There are two types of coverage that protect damage to your vehicle: “Collision Coverage” and “Comprehensive Coverage.”  Collision coverage is for damage to your vehicle from an accident. Comprehensive coverage is a broader coverage that covers events other than a collision, such as if your car is stolen or vandalized, or a tree falls on it.


Medical bills add up fast and they are the single most troubling problem for people who have been in an accident. “Medical Pay Coverage” pays the medical bills for the driver and their passengers—without regard to who was at fault in an accident.
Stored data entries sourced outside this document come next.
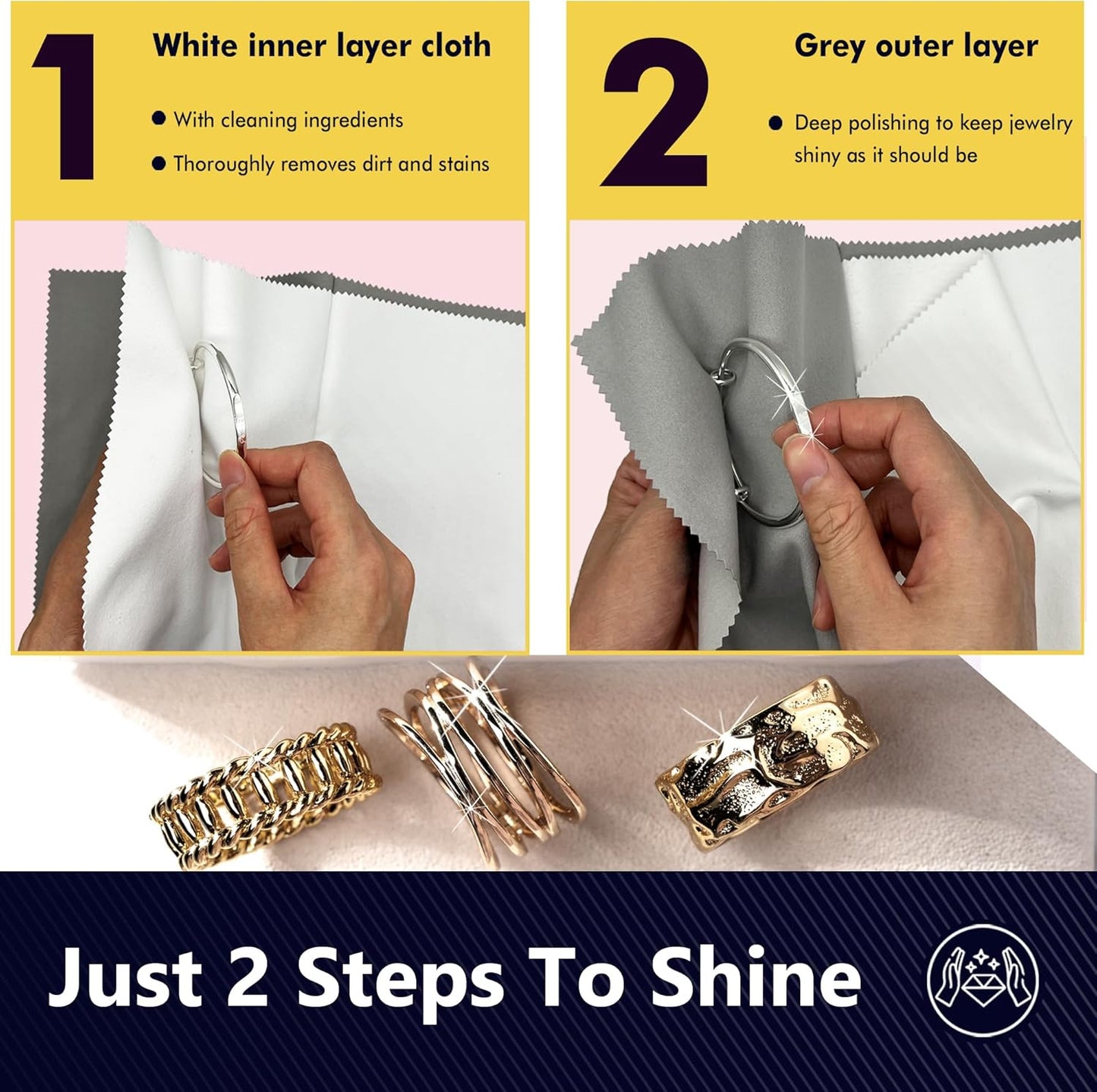 1

White inner layer cloth

● With cleaning ingredients

● Thoroughly removes dirt and stains

2

Grey outer layer

● Deep polishing to keep jewelry shiny as it should be

Just 2 Steps To Shine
It is protection that takes care of the bills relatively fast.  The most common med pay coverage limit we see is $5,000 or $10,000.  But in today’s medical world, if you or your family member has an accident, you’ll appreciate it you’ve gotten the higher med pay, like $25,000 of coverage.


If you or somebody you have allowed to use your vehicle causes an accident, “Liability Coverage” is the protection that provides two valuable protections.  First, it provides a defense. If you cause an accident and are sued, your auto coverage provides “free” legal counsel to you as part of the premiums you paid for.  Secondly, liability coverage protects you up to the limits of coverage you have purchased.  South Dakota law requires a minimum of $25,000 of liability coverage, but given medical bills today, that affords almost no protection for you and your family of drivers.  The most common coverage limits we see today are more likely to be $250,000 or $300,000.  It’s cheaper the more you buy.
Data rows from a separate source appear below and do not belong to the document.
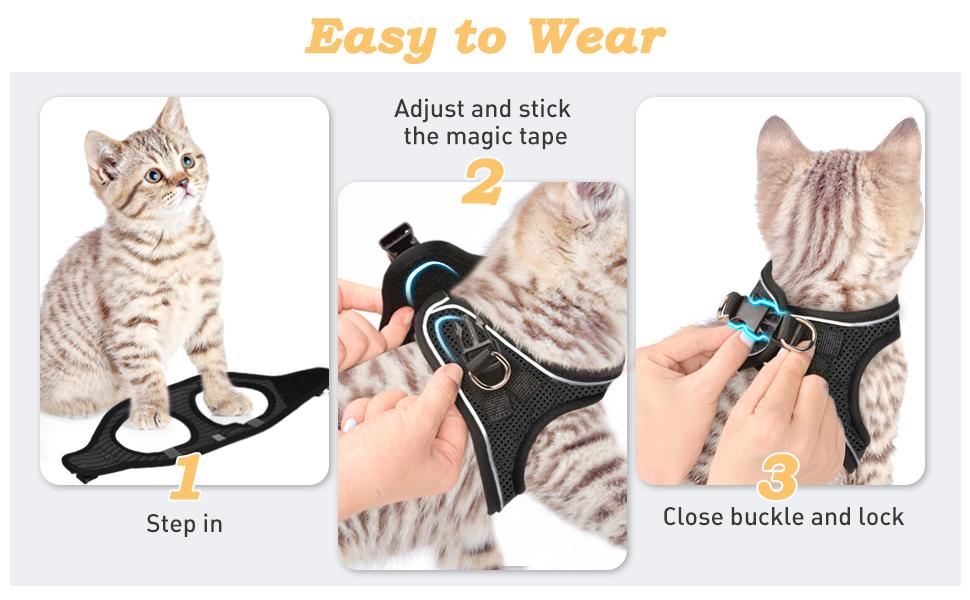 Easy to Wear

1
Step in

Adjust and stick the magic tape
2

3
Close buckle and lock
In the next blog we will talk about additional protection that an umbrella policy provides.


Your own insurance policy has a protection feature in case you and your family or passengers are injured by a party who has been so irresponsible that he or she has no insurance or has low insurance limits. Many drivers who injure people have no assets with which to pay for the damage they do. Insurance will afford the only protection.  Unfortunately, these same people frequently have either no insurance or very low limits of insurance (bought cheap insurance).  Your policy provides a protection.  It is called “Uninsured and Underinsured Motorist Coverage.”  BEWARE—an agent who offers you a “low premium good deal” will frequently do so by shaving off this type of valuable protection—a move you will likely come to regret.

Uninsured Motorist Coverage is also called “UM.”  Your policy protects you and your passengers to the limits of the UM coverage, for any damage caused by the other driver—for which the other driver would be liable, but he or she has no insurance.

Underinsured Motorist Coverage is also called “UIM.”  UIM applies when the person who hits you or your family member has low insurance limits.  In that situation, your real limits for liability coverage become the higher of either their liability insurance coverage limit or your UIM insurance limit.

UM and UIM are sold as one-line item on the policy declaration sheet you see, and it is relatively inexpensive protection for you and your family.


Understanding the different coverages in your auto insurance before you need it is important.  Review your policy to make sure you and your family have the protection you intended when you purchased auto insurance.